The activists, who were detained in international waters while sailing to Gaza as part of the Global Sumud Flotilla, dismissed Foreign Secretary Yvette Cooper’s claims that she had been in touch with their families.
Their families told Middle East Eye that repeated calls and emails to the Foreign, Commonwealth & Development Office (FCDO) had been met with automated responses and that they had “got nothing” from the government department throughout their ordeal.
The activists reported that, following their interception by Israeli forces on 18 May, they were zip-tied and crammed into shipping containers aboard what they described as “prison ships”.
Some 200 people were forced to sleep in one container, with many experiencing and witnessing abuse by Israeli soldiers, including beatings and sexual assault, during their three-day long detention.
They recounted being stripped naked and sexually humiliated, kicked in the head and repeatedly shot with pellets. One activist was choked with a Palestinian flag and another subsequently hospitalised after sustaining a deep gash from being shot at close range.
UK response to Gaza flotilla
In a post on X, following videos that emerged from Ashdod prison of Israeli National Security Minister Itamar Ben Gvir taunting the detained activists, Cooper stated that the Foreign Office was “in touch with the families of a number of British nationals involved to provide them with consular support”.
She added: “We have demanded an explanation from the Israeli authorities and made clear their obligations to protect the rights of our citizens and all those involved.”
'I got no reply. I think in all, I wrote four emails, and then attempted to call them several times'
- Mary Mason, legal representative for flotilla activists
But flotilla participants and their families, who repeatedly tried to contact the FCDO before and after the activists’ abduction, reported that the first contact they had from the department came the day after Cooper’s statement.
Mary Mason, legal lead for the flotilla's British delegation, told MEE her team had contacted the Foreign Office with a list of flotilla participants' names prior to their departure, informing the government of their plans and asking for protection. They received an automated response.
When the flotilla was intercepted, Mason contacted the Foreign Office again asking for support.
“I got no reply. I think in all, I wrote four emails, and then attempted to call them several times. Quite a lot of participants called, very few got through. One or two did, and they were fobbed off,” she told MEE.

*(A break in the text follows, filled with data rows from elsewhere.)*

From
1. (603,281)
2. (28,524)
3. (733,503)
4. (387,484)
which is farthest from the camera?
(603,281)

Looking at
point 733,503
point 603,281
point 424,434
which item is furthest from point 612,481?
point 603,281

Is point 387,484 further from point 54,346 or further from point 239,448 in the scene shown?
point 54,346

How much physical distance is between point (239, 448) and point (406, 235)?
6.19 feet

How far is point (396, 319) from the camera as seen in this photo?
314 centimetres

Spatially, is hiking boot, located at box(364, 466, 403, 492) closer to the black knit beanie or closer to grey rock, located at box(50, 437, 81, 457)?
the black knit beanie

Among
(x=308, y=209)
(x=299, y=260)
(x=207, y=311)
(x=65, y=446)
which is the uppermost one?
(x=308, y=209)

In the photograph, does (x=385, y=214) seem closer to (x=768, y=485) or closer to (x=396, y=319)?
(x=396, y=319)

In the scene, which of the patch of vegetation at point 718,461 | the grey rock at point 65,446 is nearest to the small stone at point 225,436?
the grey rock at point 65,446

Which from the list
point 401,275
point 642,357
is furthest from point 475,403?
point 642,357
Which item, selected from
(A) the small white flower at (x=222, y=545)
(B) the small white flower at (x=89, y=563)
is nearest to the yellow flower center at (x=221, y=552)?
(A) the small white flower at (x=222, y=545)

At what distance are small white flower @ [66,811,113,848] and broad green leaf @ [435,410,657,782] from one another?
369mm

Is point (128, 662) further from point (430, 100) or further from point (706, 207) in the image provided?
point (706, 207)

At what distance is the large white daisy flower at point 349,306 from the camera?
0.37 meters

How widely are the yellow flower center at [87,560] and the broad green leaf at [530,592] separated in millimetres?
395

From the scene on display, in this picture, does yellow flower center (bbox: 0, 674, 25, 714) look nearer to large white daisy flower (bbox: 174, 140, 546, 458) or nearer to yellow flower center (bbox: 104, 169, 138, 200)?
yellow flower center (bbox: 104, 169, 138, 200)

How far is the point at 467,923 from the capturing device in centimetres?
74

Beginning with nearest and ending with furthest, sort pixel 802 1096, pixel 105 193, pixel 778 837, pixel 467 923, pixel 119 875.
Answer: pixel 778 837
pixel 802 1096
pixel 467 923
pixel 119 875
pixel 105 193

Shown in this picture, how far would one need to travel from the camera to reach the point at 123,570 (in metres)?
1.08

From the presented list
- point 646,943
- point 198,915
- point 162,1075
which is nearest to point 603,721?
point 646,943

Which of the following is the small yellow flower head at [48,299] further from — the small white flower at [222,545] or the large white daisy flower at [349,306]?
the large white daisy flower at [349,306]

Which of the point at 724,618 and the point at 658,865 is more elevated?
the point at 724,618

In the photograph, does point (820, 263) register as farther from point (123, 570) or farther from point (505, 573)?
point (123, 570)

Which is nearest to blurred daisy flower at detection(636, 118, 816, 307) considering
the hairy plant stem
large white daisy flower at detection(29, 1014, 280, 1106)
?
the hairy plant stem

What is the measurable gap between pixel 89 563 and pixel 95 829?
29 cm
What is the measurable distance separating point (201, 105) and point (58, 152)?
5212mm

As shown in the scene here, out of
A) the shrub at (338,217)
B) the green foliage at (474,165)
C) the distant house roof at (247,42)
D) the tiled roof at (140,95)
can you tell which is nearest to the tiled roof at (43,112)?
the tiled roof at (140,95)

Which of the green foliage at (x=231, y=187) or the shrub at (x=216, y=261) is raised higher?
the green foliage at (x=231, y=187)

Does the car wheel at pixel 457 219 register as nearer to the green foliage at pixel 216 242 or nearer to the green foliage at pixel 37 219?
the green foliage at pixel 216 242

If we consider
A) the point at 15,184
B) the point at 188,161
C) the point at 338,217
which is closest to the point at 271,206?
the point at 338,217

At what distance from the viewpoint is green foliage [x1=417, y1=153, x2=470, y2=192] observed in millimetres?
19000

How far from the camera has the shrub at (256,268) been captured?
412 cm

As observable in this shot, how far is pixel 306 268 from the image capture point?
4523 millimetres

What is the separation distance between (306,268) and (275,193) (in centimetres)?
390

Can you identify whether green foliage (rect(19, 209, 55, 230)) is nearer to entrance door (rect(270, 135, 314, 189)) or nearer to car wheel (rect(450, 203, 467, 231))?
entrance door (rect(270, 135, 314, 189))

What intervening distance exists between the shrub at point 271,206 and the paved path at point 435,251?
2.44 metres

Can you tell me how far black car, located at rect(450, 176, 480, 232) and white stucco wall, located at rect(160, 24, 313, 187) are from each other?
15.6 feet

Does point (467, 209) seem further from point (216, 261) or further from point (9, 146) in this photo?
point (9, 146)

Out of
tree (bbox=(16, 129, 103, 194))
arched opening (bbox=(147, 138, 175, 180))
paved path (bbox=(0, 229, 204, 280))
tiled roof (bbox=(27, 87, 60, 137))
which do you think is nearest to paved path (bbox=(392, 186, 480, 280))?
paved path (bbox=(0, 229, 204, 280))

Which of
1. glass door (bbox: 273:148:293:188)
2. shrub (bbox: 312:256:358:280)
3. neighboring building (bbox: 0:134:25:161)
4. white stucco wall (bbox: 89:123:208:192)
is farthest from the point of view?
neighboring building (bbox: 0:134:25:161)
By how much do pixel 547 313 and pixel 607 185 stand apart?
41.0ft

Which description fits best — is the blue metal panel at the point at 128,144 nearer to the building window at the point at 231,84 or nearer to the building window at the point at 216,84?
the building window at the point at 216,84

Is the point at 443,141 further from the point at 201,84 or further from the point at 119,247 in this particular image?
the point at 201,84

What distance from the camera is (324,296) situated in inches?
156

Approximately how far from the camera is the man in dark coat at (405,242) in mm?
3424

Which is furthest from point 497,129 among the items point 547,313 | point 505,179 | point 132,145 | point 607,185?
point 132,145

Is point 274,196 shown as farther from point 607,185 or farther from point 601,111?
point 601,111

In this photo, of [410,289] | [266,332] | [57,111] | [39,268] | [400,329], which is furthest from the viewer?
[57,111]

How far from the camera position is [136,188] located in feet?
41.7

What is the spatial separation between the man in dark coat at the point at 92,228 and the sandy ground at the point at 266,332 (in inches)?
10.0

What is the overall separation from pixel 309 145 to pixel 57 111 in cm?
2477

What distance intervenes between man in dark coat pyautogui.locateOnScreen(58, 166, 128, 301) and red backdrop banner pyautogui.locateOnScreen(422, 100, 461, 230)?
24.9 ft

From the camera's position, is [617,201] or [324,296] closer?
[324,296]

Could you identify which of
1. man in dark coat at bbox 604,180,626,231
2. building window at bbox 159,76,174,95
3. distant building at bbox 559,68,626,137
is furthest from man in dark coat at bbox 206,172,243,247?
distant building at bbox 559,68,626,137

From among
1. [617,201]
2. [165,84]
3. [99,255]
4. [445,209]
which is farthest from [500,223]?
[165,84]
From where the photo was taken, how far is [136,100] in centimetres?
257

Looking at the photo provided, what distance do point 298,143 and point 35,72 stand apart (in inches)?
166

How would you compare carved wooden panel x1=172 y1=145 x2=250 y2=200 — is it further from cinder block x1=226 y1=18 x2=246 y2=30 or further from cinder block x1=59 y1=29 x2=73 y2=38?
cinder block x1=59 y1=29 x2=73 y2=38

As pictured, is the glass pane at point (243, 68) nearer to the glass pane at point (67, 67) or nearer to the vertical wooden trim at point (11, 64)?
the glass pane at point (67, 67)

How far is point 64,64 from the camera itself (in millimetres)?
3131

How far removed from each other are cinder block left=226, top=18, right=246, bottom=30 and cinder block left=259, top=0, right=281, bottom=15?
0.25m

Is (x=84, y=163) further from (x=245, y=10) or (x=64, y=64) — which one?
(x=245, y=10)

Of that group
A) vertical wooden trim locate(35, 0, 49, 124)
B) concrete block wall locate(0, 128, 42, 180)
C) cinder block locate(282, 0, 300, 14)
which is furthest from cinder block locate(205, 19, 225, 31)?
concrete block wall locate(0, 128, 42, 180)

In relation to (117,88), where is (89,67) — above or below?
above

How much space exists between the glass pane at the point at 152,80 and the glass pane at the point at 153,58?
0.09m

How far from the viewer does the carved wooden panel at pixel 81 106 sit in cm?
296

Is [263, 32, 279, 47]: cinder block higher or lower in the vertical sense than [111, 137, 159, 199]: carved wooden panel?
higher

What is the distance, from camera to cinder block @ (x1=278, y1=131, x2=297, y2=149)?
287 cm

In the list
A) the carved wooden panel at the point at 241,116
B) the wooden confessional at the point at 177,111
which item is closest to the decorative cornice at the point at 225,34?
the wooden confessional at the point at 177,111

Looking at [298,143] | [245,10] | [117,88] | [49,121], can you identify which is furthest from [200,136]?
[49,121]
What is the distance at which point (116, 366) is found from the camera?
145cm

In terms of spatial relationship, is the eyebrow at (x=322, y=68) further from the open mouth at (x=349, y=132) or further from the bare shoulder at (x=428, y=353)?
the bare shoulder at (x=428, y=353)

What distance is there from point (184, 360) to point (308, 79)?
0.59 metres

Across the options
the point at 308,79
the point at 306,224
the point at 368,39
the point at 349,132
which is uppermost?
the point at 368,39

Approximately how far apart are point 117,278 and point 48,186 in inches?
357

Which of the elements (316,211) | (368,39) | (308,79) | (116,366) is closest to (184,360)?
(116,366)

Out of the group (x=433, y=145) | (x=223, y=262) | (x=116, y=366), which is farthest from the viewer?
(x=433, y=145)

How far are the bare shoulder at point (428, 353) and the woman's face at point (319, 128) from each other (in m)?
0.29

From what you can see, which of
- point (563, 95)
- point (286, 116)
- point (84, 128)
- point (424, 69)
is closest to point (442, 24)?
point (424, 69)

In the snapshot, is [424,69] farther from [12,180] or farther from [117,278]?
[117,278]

A FCDO spokesperson said: “We were appalled by the treatment of the British nationals aboard the flotilla, and summoned the Israeli Charge d'Affaires to make this clear.
"We continue to raise our concerns about the treatment of flotilla participants and the lack of consular access provided with the Israeli government.”
‘Distressing beyond imagination’
Hady Mohamed Fatouh Mohamed Awad, whose brother Karim was aboard the flotilla, told MEE he had contacted the Foreign Office once Karim's boat was hijacked.
“They told us they were aware of the situation, but there was nothing they could do,” Awad said.
FCDO staff assured Awad that they would meet Karim in the Israeli port of Ashdod to support him. But he heard nothing further.
'They reached out to the government and got no response from them, and the foreign office hadn't reached out to us at all'
- Cerie Bullivant, flotilla activist
Then the videos from Ashdod emerged, showing activists with their hands bound, crouching on the ground in the stress position.
“As a family member, seeing something like that is distressing beyond imagination,” Awad said.
“You don’t know what’s going on, you don’t know if he’s alive or not. And I’m talking to the FCDO and I’m not getting anything.”
He said that the FCDO told him that Israeli forces were barring them from speaking to the detained British citizens.
Cerie Bullivant, another flotilla activist, dismissed Cooper’s statement as “complete bollocks”.
“I've spoken to most of the other families, if not all of them. They had reached out to the government and got no response from them, and the Foreign Office hadn't reached out to us at all,” Bullivant told MEE.
He said that when his wife contacted the FCDO, she was told they could not speak to her because they did not have his permission to do so. She said the first contact she had from the government department was on Monday 1 June, when they emailed asking for Bullivant’s contact details.
“I'd been kidnapped at that time and I'm literally being tortured by people, so how am I going to get in touch with them to give them permission?” Bullivant said.
Mason said that the delegation is considering taking legal action against the Foreign Office for failing to protect the activists.
“If they are talking with us, then we might come to some agreement with them, but if we came to any agreement with them, it would include a public statement,” she told MEE.
‘I don’t want to die here’
Bullivant recalled that when his boat was intercepted, Israeli soldiers deployed “extraordinary violence”, beating crew members and firing at them despite the fact that they were holding their hands in the air and complying with the soldiers.
“They put me face down on the ship with my hands flat down on the floor,” Bullivant told MEE. He could hear other activists screaming, while he was tasered in the neck.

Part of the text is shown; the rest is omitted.